Aphanotorulus is a genus of freshwater ray-finned fishes belonging to the family Loricariidae, the suckermouth armored catfishes, and the subfamily Hypostominae, the suckermouth catfishes. The catfishes in this genus are found in the Amazon, Orinoco, Essequibo and Jaguaribe basins in South America. They typically occur on a sand or gravel bottom in slow to moderately flowing rivers and streams, but some species occur in areas with fast current. The largest species in the genus reaches up to 51 cm in standard length.

==Taxonomy==
The taxonomy of this genus has been a matter of dispute, all having been placed in Hypostomus in the past, and some occasionally placed in Squaliforma.

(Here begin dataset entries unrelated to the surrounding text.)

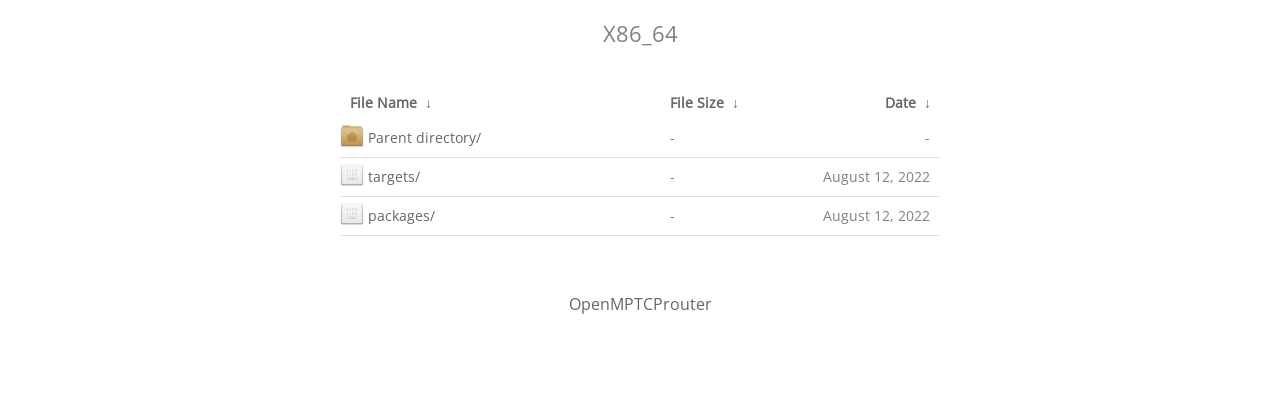

--- FILE ---
content_type: text/html
request_url: https://download.openmptcprouter.com/release/v0.59rc3/x86_64/?C=M&O=A
body_size: 669
content:
<!DOCTYPE html>
<html>
<head>
    <meta name="viewport" content="width=device-width"/>
	<link rel="shortcut icon" href="/.theme/images/img/favicon.png"/>
    <meta http-equiv="content-type" content="text/html; charset=utf-8"/>
    <link rel="stylesheet" href="/.theme/css/style.css" type="text/css"/>

    <title>File Server</title>

	<!-- jQuery -->
	<!--<script src="https://ajax.googleapis.com/ajax/libs/jquery/1.12.4/jquery.min.js"></script>-->
	<script src="/.theme/js/jquery.min.js"></script>
	<script src="/.theme/js/config.js"></script>
</head>
<body>
    <h1>
/release/v0.59rc3/x86_64/</h1>
<table id="list"><thead><tr><th style="width:55%"><a href="?C=N&O=A">File Name</a>&nbsp;<a href="?C=N&O=D">&nbsp;&darr;&nbsp;</a></th><th style="width:20%"><a href="?C=S&O=A">File Size</a>&nbsp;<a href="?C=S&O=D">&nbsp;&darr;&nbsp;</a></th><th style="width:25%"><a href="?C=M&O=A">Date</a>&nbsp;<a href="?C=M&O=D">&nbsp;&darr;&nbsp;</a></th></tr></thead>
<tbody><tr><td class="link"><a href="../?C=N&amp;O=D">Parent directory/</a></td><td class="size">-</td><td class="date">-</td></tr><tr><td class="link"><a href="targets/?C=N&amp;O=D" title="targets">targets/</a></td><td class="size">-</td><td class="date">August 12, 2022</td></tr>
<tr><td class="link"><a href="packages/?C=N&amp;O=D" title="packages">packages/</a></td><td class="size">-</td><td class="date">August 12, 2022</td></tr>
</tbody></table>	<!-- End of nginx output -->
				</div>
			</div>
			<div id="footer" class="row">
			<center >
				<!-- This footer will change depending on your settings in top.html -->
				<p class="text-center">
				<!--<spam>
				File Server - OpenMPTCProuter
				</spam>
				-->
				<br/>
				<a href="https://www.openmptcprouter.com">
				OpenMPTCProuter
				</a>
				<br/>
				
				<a href="https://www.openmptcprouter.com" title="principal">
					<!--<object class="footer-logo" class="text-center" type="image/svg+xml" data="/.theme/images/img/logo.svg">
					Your browser does not support SVG
					</object>
					-->
				</a>
				</p>
			</center>
			</div>
		</div>
	</body>
</html>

Squaliforma is now regarded as a synonym of Aphanotorulus, but species west of the Andes have been moved to Isorineloricaria.

There are currently 7 recognized species of Aphanotorulus:

- Aphanotorulus ammophilus Armbruster & Page, 1996
- Aphanotorulus emarginatus (Valenciennes, 1840)
- Aphanotorulus gomesi (Fowler, 1941)
- Aphanotorulus horridus (Kner, 1854)
- Aphanotorulus phrixosoma (Fowler, 1940)
- Aphanotorulus rubrocauda A. S. Oliveira, Py-Daniel & Zawadzki, 2017
- Aphanotorulus unicolor (Steindachner, 1908)

Of these species, the validity of A. phrixosoma is questionable, as the only known specimen likely is a hybrid between A. horridus and A. unicolor.